LOL wait what is the guy with the mouse on his "member" LMAO


----------



## propmistress (Oct 22, 2009)

I love it.... it was worth all the hard work!


----------



## printersdevil (Sep 7, 2009)

Great theme and photos. The costumes were perfect.


----------



## Piggles (Sep 2, 2010)

Thanks guys!


----------



## MsMeeple (Aug 21, 2004)

Nicely done! Loved the bloody rabbit lol Ewwww @ the cooked roaches!


----------



## Piggles (Sep 2, 2010)

MsMeeple said:


> Nicely done! Loved the bloody rabbit lol Ewwww @ the cooked roaches!


He he, thank you! My sis (the malice in wonderland with the dark hair and pigtails) made all her costume from scratch and did the same for the White rabbit! it had a little top on as well, was so cute! Lol

The roaches were dates stuffed with Stilton and walnuts 


----------



## Giles (Sep 6, 2009)

Looks like a great party! Thanks for sharing the pics. Costumes and decor are amazing!


----------



## MsMeeple (Aug 21, 2004)

Piggles said:


> He he, thank you! My sis (the malice in wonderland with the dark hair and pigtails) made all her costume from scratch and did the same for the White rabbit! it had a little top on as well, was so cute! Lol
> 
> The roaches were dates stuffed with Stilton and walnuts 


that's your sister? I wouldn't piss her off....she looks positively evil with that knife in hand lol


----------



## rockplayson (Jun 7, 2008)

Your party looks awesome.


----------



## Trinity1 (Sep 5, 2009)

You did a fantastic job! Everything looks great. Thanks for sharing the pics!


----------



## Piggles (Sep 2, 2010)

MsMeeple said:


> that's your sister? I wouldn't piss her off....she looks positively evil with that knife in hand lol


I know! lol. She pulled it off a little too well for my liking  .

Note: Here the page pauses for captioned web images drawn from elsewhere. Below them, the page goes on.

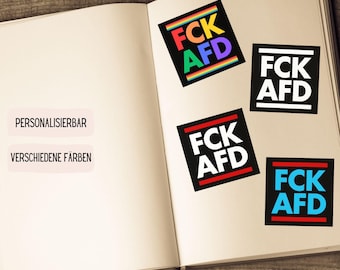 FCK AFD Sticker Fck Afd Sticker Against Right Antifa Sticker Fuck Nazis Anti Racism High-Quality Vinyl Sticker for Protest & Activism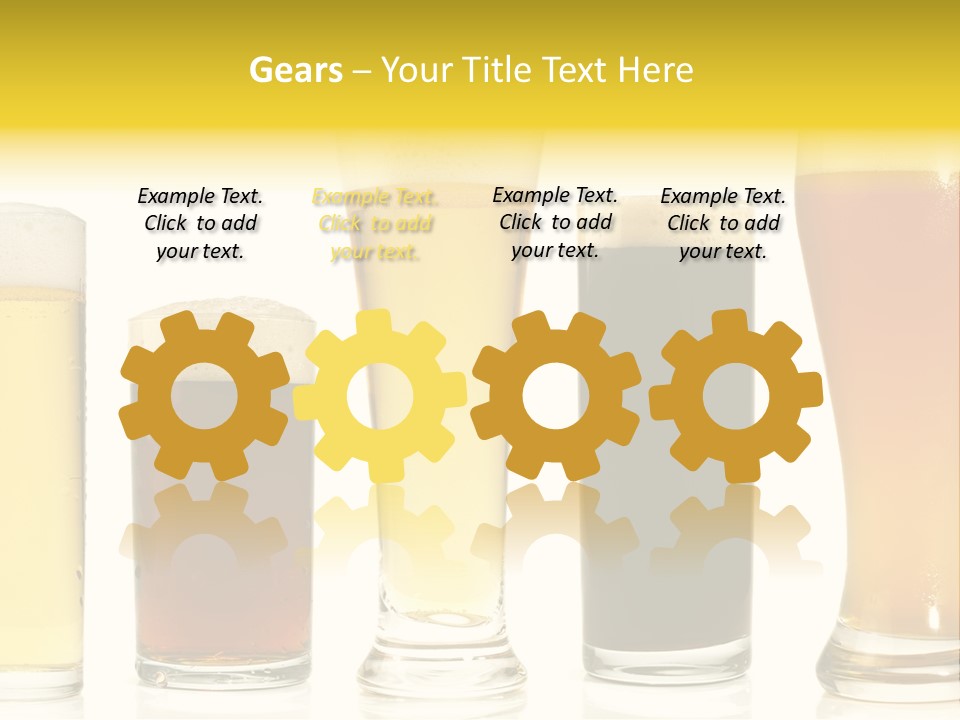 Schaum Bockbier Schwarzbier PowerPoint Template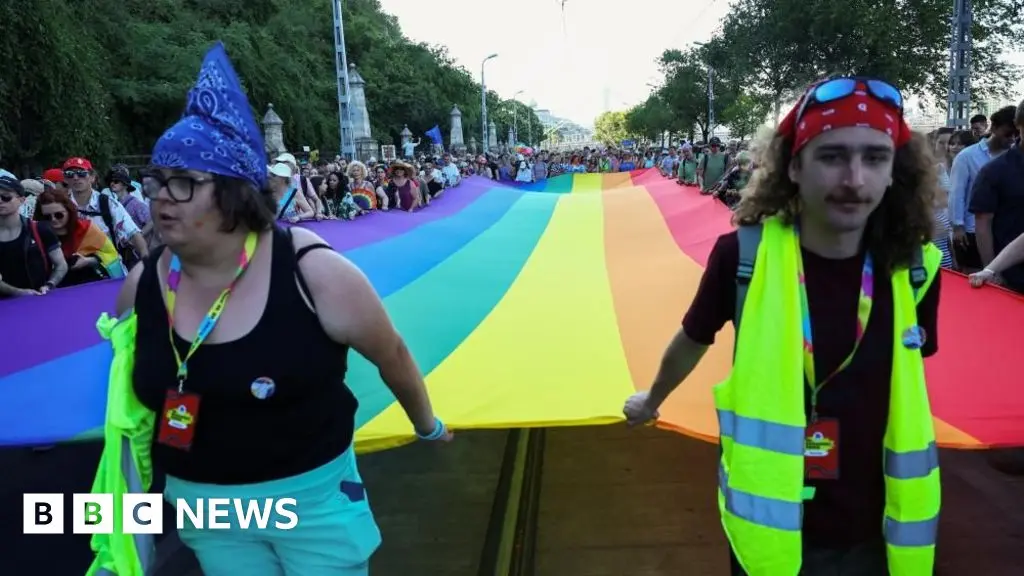 Quiz image for: Thousands party at Budapest Pride in clear message to Orban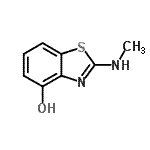 CAS#: 116033-56-8, 2-(Methylamino)-1,3-Benzothiazol-4-Ol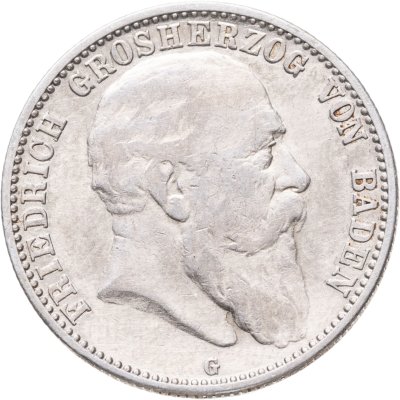 купить Германская империя (Баден) 2 марки 1905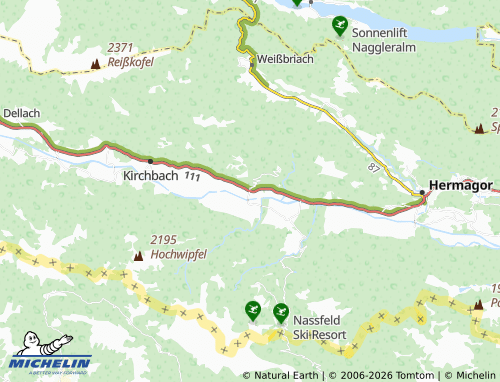 MICHELIN Jenig map - ViaMichelin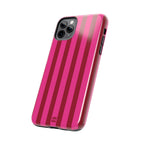 Strawberry Burst Bold Stripes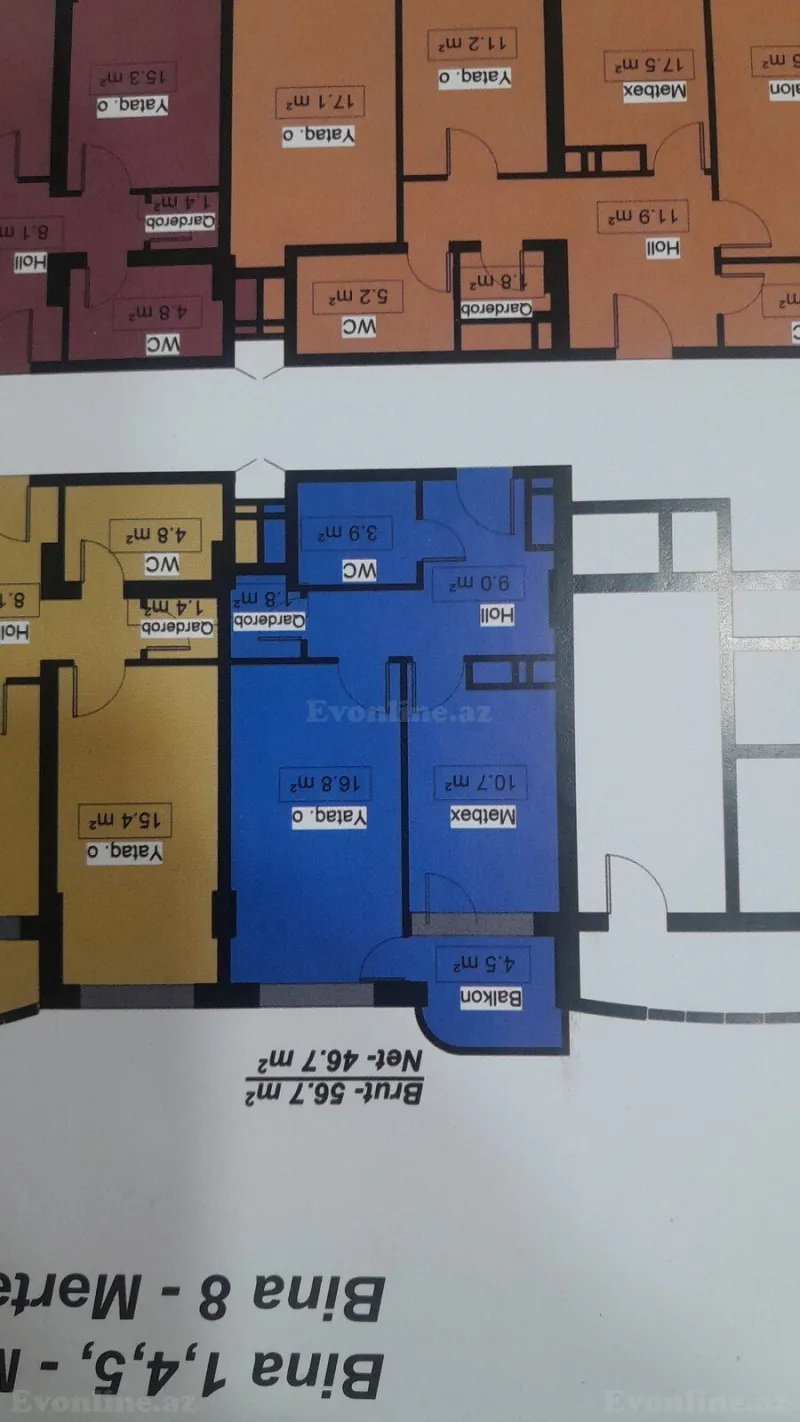 Satılır 1 otaqlı Mənzil Yeni tikili 57 m² Lökbatan - şəkil 2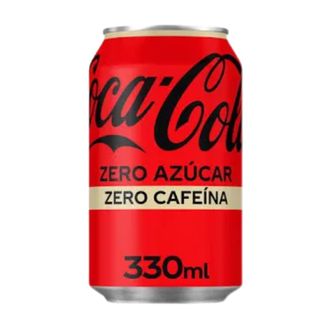 Cocacola zero azúcar zero cafeína 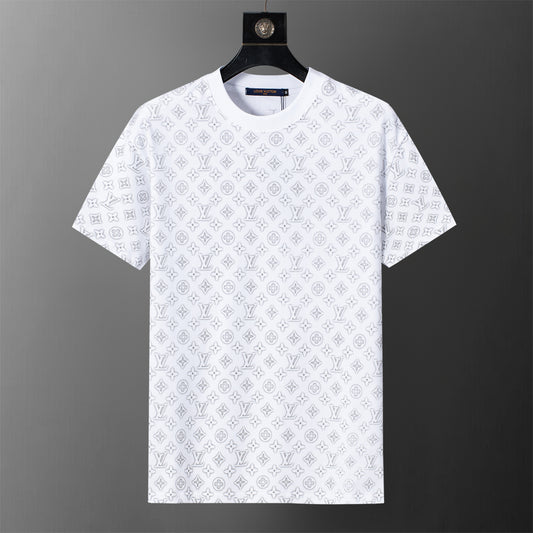 T-shirt LV con iniziali LV impresse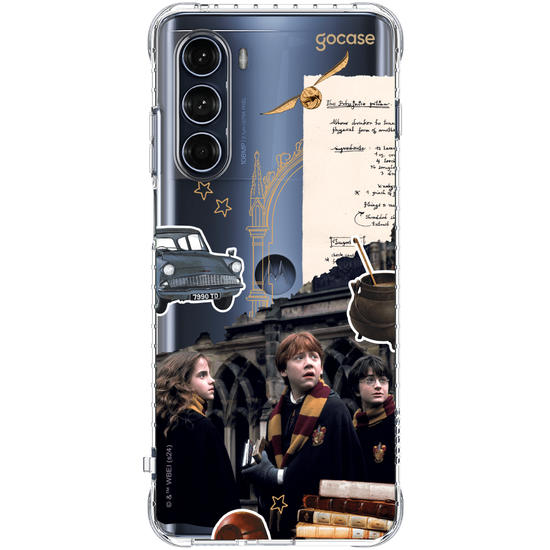  Harry Potter E A Câmara Secreta -  Colagem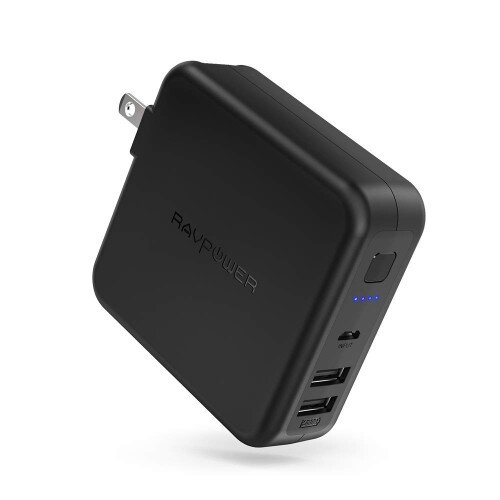 RAVPower Portable Charger 6700mAh Power Bank - Black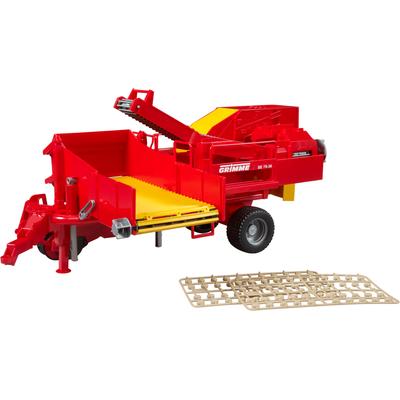 Spielzeug-Landmaschine BRUDER "Kartoffel Vollernter 49 cm Grimme SE75 (02130)" Spielzeugfahrzeuge rot Kinder Made in Europe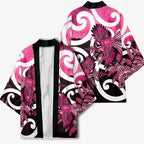 Piwakawaka New Zealand Matariki Kimono Maori New Year Silver Fern Pink Galaxy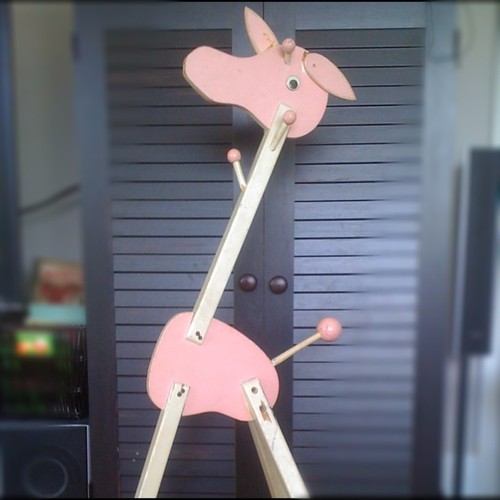 My 6 Goodwill find a vintage child's giraffe coat rack!!… Flickr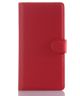 Sony Xperia Z5 Lychee Leather Cover Stand Rood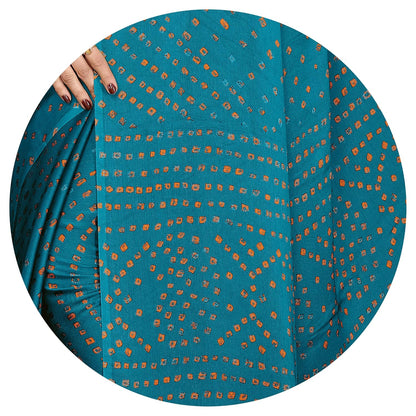 Women's Design  Printed Saree with Blouse Piece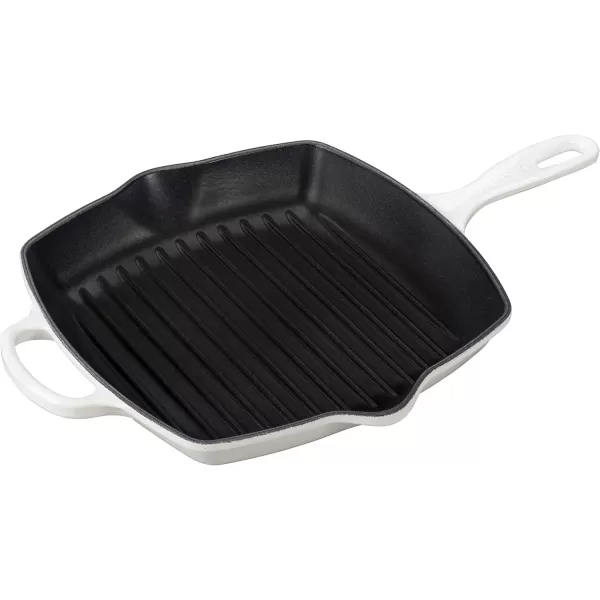 imageLe Creuset Signature Enameled CastIron Cookware Set 10Piece WhiteWhite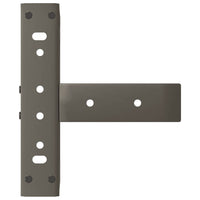 Kavos staliuko kojelės, 2 vnt., juodos, 30x25x(30 - 31) cm, plienas - Namų Idėja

thanks guys for all your compliments - it was indeed a fun party but I didn't get drunk for some reason  so I got tired way too early! Next year (if I do it all again) I think I will not go as far on the decs and def not buy anymore or hubby WILL kill me, haha.


----------



## HallowSusieBoo (Aug 11, 2009)

Piggles said:


> He he, thank you! My sis (the malice in wonderland with the dark hair and pigtails) made all her costume from scratch and did the same for the White rabbit! it had a little top on as well, was so cute! Lol
> 
> The roaches were dates stuffed with Stilton and walnuts 



*HALLOW AND YEP! Def doing the roaches for next year! Great pics and theme. Looks like your group had a blast!
*


----------



## The Halloween Lady (Jul 17, 2010)

*theme*

Nice pics. It looks like a fun time for all! I have ben toying with an Alice theme for 2011. My sister in law (an ex Disney designer) just did Wonderland this past year in LA. But she did it true to Disney...nice,cute, pretty. y So that got my twisted juices pumping and thought it would be fun to razz her a bit and do the same theme. Exept do it my style...terrifying!  But I like your idea of doing multiple fairy tales!


----------



## Frankenfrog (Oct 19, 2010)

Looks like a killer party.  Love the roaches.


----------



## Junit (Sep 1, 2008)

Nice pics, looks like your party was a lot of fun!!


----------



## NOWHINING (Jul 25, 2009)

that is really neat. I enjoyed the pictures.


----------



## katshead42 (Aug 5, 2010)

Those pics are great but I have a HUGE phobia of cockroaches so although the figs sound awesome I wouldn't have been able to eat one.


----------